From the Extreme Ice Survey Website
In 2005, internationally acclaimed nature photojournalist James Balog traveled to Iceland to photograph glaciers for The New Yorker. This led to a 2006 National Geographic assignment to document changing glaciers in various parts of the world. In the course of shooting that story (which became the June 2007 cover story, “The Big Thaw”), Balog, who in addition to being a photographer is a mountaineer with a graduate degree in geomorphology, recognized that extraordinary amounts of ice were vanishing with shocking speed. Features that took centuries to develop were being destroyed in just a few years or even just a few weeks.
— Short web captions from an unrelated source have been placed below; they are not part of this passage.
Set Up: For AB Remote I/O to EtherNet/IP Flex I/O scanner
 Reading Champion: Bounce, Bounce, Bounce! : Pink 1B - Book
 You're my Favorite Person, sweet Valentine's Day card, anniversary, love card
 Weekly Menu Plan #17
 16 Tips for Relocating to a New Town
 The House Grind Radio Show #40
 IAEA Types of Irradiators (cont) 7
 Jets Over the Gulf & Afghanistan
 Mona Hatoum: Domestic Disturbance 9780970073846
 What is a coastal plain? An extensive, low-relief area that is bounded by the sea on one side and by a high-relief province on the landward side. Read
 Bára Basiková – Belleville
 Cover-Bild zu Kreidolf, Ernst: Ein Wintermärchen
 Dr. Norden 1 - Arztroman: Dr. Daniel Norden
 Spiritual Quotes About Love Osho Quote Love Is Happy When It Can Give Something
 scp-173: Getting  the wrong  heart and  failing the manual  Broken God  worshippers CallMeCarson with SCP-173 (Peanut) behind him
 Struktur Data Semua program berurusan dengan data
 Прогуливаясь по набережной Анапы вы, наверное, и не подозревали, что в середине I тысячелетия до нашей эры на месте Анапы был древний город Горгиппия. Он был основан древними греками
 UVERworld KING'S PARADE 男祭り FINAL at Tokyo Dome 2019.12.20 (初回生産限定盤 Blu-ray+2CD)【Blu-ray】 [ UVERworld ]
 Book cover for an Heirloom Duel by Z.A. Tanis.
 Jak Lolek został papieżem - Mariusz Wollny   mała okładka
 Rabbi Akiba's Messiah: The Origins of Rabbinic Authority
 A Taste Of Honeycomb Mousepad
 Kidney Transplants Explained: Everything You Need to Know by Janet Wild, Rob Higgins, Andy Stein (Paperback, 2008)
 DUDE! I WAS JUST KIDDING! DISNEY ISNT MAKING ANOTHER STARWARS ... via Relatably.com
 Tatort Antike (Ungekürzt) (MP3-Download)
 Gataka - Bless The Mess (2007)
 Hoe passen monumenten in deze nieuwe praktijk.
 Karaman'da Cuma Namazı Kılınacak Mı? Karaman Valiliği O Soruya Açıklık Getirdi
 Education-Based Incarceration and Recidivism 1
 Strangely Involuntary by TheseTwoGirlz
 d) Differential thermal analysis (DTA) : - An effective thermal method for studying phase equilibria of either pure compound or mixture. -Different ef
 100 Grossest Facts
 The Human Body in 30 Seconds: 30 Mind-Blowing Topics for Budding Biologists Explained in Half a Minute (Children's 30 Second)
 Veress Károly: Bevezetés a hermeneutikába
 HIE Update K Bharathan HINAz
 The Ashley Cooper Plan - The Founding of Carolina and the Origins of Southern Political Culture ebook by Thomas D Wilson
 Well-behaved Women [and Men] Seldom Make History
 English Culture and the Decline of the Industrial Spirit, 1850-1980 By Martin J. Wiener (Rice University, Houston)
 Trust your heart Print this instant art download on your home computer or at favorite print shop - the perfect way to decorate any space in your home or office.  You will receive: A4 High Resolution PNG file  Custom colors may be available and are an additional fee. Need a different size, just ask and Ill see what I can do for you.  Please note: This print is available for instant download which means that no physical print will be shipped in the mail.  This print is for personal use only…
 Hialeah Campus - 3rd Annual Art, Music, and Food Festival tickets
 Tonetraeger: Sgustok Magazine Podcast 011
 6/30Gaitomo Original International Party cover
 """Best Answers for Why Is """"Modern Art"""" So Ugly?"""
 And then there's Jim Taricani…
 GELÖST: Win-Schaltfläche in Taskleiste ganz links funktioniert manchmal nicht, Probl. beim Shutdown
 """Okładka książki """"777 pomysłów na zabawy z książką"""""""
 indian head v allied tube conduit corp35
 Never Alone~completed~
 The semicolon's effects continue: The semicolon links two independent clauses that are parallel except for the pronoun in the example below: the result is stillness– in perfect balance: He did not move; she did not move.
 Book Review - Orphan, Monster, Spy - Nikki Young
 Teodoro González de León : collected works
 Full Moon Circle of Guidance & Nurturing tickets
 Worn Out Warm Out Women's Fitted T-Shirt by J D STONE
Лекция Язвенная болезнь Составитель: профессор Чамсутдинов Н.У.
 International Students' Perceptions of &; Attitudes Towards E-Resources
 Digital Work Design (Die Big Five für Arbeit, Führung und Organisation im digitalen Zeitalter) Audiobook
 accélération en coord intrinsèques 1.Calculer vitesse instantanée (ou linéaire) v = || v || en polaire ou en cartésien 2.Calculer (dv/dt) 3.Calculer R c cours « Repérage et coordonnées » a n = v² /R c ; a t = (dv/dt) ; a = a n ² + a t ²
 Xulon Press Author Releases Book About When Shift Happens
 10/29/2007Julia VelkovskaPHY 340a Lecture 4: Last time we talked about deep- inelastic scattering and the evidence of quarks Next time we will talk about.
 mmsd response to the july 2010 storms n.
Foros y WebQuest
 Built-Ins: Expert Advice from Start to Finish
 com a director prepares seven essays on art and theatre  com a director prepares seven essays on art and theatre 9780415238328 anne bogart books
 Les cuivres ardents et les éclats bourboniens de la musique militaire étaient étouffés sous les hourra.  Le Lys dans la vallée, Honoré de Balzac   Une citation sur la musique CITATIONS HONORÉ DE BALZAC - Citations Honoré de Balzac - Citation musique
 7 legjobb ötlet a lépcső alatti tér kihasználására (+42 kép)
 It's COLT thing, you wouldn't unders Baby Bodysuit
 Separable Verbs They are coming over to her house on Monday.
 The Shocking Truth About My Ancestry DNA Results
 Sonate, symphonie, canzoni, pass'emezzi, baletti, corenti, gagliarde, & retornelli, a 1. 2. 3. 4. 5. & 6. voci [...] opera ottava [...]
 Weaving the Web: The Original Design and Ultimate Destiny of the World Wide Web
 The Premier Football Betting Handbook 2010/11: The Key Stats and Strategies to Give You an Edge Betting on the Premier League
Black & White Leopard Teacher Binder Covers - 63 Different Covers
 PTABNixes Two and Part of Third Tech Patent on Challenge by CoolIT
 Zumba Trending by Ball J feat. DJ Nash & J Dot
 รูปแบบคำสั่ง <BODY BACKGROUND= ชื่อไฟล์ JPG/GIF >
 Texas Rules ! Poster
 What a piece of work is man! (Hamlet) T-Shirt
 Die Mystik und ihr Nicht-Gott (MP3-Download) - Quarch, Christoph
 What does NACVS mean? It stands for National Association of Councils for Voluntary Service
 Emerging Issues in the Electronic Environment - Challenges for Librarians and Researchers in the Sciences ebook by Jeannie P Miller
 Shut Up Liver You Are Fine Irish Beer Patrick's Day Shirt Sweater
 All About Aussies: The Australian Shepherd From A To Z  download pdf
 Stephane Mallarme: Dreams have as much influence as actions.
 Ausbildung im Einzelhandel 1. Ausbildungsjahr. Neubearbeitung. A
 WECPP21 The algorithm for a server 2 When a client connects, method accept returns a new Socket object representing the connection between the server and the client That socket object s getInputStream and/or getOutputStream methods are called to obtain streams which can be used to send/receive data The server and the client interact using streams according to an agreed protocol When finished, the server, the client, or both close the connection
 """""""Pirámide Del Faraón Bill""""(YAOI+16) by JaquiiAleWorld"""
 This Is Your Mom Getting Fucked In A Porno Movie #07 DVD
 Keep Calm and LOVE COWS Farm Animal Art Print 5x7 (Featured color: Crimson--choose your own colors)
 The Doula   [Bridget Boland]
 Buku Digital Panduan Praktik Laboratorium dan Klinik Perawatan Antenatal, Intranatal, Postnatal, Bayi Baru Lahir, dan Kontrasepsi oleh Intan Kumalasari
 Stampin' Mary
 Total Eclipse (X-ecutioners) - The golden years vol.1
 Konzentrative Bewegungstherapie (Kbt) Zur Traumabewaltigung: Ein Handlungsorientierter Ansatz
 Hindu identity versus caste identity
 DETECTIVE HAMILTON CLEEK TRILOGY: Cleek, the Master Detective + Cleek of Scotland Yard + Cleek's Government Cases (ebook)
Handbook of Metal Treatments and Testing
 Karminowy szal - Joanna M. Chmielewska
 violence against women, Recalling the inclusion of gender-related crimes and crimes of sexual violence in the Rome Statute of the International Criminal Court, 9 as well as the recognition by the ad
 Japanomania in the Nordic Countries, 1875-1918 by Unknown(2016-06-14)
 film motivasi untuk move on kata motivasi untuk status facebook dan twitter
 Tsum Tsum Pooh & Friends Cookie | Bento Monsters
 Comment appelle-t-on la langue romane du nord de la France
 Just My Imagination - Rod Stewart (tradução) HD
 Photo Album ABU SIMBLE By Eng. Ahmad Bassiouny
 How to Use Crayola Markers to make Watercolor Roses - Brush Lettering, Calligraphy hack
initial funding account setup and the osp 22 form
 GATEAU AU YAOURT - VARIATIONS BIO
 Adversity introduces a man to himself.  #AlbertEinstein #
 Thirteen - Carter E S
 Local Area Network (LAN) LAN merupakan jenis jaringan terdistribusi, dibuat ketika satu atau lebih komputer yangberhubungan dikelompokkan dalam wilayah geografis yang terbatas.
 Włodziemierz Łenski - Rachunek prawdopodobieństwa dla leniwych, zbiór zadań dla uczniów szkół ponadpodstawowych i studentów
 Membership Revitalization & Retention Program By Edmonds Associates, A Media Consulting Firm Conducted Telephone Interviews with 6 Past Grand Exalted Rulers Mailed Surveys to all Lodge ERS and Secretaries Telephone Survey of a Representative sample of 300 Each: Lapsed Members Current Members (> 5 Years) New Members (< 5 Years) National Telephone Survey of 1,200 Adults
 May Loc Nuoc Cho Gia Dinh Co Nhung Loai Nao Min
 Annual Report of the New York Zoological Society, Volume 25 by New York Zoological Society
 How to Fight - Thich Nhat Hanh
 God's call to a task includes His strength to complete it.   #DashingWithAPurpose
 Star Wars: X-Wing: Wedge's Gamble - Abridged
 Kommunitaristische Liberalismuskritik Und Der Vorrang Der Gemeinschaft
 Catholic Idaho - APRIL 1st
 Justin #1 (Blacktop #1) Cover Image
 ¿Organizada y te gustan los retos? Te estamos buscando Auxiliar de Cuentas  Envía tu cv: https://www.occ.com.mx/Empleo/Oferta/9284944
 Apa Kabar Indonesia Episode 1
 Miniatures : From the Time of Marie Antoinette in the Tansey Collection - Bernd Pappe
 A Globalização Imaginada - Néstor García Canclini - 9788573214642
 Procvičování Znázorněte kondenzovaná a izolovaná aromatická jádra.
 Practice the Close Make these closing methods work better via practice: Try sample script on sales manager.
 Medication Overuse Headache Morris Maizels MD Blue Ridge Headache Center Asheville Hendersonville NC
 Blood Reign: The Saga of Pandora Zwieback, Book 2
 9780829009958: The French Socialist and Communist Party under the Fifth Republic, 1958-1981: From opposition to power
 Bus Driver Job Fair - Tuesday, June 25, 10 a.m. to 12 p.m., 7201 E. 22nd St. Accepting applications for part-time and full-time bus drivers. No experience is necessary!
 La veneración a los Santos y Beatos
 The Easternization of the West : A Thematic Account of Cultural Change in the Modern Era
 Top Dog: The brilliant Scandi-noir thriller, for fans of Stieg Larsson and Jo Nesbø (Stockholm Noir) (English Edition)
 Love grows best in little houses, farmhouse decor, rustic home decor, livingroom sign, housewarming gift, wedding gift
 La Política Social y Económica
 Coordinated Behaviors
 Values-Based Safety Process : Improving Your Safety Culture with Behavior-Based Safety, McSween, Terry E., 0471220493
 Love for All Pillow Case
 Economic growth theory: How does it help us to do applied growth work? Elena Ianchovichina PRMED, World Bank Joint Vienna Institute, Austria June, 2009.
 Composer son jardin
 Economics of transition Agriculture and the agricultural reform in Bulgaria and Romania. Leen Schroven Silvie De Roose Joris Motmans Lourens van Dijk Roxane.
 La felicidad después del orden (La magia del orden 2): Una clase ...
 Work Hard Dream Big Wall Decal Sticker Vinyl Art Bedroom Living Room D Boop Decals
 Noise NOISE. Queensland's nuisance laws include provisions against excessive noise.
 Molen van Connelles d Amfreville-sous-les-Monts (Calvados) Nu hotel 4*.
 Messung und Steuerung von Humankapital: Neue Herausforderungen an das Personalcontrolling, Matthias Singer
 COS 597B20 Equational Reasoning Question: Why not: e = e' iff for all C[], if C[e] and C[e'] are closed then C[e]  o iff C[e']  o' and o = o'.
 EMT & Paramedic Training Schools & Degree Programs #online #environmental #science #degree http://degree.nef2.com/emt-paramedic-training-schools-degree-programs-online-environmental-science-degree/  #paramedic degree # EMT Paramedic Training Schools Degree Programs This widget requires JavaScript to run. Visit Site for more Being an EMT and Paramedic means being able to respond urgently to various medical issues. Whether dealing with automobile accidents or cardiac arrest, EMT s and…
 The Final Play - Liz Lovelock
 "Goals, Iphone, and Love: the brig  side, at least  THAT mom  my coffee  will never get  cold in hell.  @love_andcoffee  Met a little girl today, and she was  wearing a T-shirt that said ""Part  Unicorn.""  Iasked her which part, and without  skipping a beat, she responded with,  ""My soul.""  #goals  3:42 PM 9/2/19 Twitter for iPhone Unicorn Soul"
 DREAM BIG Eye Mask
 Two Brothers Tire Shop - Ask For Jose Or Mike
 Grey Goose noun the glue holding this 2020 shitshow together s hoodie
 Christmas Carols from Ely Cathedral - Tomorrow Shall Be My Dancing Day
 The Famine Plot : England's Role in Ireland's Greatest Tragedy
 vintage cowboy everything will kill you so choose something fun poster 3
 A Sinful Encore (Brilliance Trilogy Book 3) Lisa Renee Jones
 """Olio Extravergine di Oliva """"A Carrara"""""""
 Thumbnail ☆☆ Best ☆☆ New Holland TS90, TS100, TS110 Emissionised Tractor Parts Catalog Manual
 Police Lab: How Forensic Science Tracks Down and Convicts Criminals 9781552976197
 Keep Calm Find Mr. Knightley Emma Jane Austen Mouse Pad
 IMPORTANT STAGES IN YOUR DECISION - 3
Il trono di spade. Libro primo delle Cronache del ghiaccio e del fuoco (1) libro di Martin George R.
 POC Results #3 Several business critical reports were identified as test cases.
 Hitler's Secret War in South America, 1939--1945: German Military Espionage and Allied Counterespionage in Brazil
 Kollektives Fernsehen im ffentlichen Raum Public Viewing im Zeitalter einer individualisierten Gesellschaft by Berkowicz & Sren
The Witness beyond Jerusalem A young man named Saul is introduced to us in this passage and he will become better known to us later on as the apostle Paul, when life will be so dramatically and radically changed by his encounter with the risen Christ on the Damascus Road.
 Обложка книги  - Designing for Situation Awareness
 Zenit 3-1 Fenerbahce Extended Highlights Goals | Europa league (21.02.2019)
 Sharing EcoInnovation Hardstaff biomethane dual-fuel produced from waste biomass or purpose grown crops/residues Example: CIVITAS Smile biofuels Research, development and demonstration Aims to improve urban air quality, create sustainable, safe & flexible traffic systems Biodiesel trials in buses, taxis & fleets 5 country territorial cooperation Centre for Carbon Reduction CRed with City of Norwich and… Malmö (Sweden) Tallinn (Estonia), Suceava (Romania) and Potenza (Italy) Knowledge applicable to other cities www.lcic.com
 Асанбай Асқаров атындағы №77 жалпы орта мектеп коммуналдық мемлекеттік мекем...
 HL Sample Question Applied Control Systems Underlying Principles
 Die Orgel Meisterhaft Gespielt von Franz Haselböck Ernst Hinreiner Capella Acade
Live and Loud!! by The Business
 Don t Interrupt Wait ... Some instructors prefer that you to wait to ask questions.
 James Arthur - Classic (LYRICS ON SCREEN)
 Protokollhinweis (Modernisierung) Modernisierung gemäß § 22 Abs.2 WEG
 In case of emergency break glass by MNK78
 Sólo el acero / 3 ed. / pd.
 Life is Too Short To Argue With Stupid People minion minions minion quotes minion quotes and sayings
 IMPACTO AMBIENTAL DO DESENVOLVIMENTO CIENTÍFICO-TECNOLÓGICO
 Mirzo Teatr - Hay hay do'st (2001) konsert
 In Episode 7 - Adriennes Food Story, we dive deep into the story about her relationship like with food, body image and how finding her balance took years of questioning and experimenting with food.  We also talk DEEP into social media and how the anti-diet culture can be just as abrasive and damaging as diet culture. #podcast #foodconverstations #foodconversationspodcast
These changes are the most visually dramatic and immediate manifestations of climate change on our planet today.

Founded in 2007 by James Balog, the Extreme Ice Survey (EIS) is an innovative, long-term photography project that merges art and science to give a “visual voice” to the planet’s changing ecosystems. One aspect of EIS is an extensive portfolio of single-frame photos celebrating the beauty–the art and architecture–of ice. The other aspect of EIS is time-lapse photography; currently, 34 cameras are deployed at 16 glaciers in Greenland, Iceland, the Nepalese Himalaya, Alaska and the Rocky Mountains of the U.S. These cameras record changes in the glaciers every half hour, year-round during daylight, yielding approximately 8,000 frames per camera per year. We edit the time-lapse images into stunning videos that reveal how fast climate change is transforming large regions of the planet. Finally, EIS supplements the time-lapse record with episodic repeat photography in the French and Swiss Alps, Canada, Iceland, and Bolivia.